• [Material for this task]

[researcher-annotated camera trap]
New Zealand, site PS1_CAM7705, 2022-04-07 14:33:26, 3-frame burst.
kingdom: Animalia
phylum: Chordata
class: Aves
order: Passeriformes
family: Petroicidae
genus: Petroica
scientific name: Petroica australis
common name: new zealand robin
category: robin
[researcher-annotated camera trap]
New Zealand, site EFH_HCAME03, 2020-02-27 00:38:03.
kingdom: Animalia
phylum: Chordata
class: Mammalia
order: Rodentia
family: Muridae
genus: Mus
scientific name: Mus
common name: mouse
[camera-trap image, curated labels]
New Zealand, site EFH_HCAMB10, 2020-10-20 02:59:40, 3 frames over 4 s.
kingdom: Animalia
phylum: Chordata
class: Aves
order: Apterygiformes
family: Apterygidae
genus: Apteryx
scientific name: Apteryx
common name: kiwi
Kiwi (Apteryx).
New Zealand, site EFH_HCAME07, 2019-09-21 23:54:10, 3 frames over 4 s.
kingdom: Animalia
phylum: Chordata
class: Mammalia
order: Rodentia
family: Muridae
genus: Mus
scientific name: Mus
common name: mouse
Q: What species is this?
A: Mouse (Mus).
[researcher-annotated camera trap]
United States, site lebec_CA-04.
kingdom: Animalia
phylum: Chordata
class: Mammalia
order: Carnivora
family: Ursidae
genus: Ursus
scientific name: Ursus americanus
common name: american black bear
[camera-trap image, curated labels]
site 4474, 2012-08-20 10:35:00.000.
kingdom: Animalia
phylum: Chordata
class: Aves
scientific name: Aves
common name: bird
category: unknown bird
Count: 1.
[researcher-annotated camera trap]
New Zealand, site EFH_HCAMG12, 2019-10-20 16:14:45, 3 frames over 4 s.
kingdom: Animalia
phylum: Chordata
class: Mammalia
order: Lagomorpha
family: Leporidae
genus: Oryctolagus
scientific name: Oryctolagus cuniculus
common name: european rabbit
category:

• [To do]
When you answer, repeat each entry exactly as it appears above.

• [Solution for this problem]
[researcher-annotated camera trap]
New Zealand, site PS1_CAM7705, 2022-04-07 14:33:26, 3-frame burst.
kingdom: Animalia
phylum: Chordata
class: Aves
order: Passeriformes
family: Petroicidae
genus: Petroica
scientific name: Petroica australis
common name: new zealand robin
category: robin
[researcher-annotated camera trap]
New Zealand, site EFH_HCAME03, 2020-02-27 00:38:03.
kingdom: Animalia
phylum: Chordata
class: Mammalia
order: Rodentia
family: Muridae
genus: Mus
scientific name: Mus
common name: mouse
[camera-trap image, curated labels]
New Zealand, site EFH_HCAMB10, 2020-10-20 02:59:40, 3 frames over 4 s.
kingdom: Animalia
phylum: Chordata
class: Aves
order: Apterygiformes
family: Apterygidae
genus: Apteryx
scientific name: Apteryx
common name: kiwi
Kiwi (Apteryx).
New Zealand, site EFH_HCAME07, 2019-09-21 23:54:10, 3 frames over 4 s.
kingdom: Animalia
phylum: Chordata
class: Mammalia
order: Rodentia
family: Muridae
genus: Mus
scientific name: Mus
common name: mouse
Q: What species is this?
A: Mouse (Mus).
[researcher-annotated camera trap]
United States, site lebec_CA-04.
kingdom: Animalia
phylum: Chordata
class: Mammalia
order: Carnivora
family: Ursidae
genus: Ursus
scientific name: Ursus americanus
common name: american black bear
[camera-trap image, curated labels]
site 4474, 2012-08-20 10:35:00.000.
kingdom: Animalia
phylum: Chordata
class: Aves
scientific name: Aves
common name: bird
category: unknown bird
Count: 1.
[researcher-annotated camera trap]
New Zealand, site EFH_HCAMG12, 2019-10-20 16:14:45, 3 frames over 4 s.
kingdom: Animalia
phylum: Chordata
class: Mammalia
order: Lagomorpha
family: Leporidae
genus: Oryctolagus
scientific name: Oryctolagus cuniculus
common name: european rabbit
category:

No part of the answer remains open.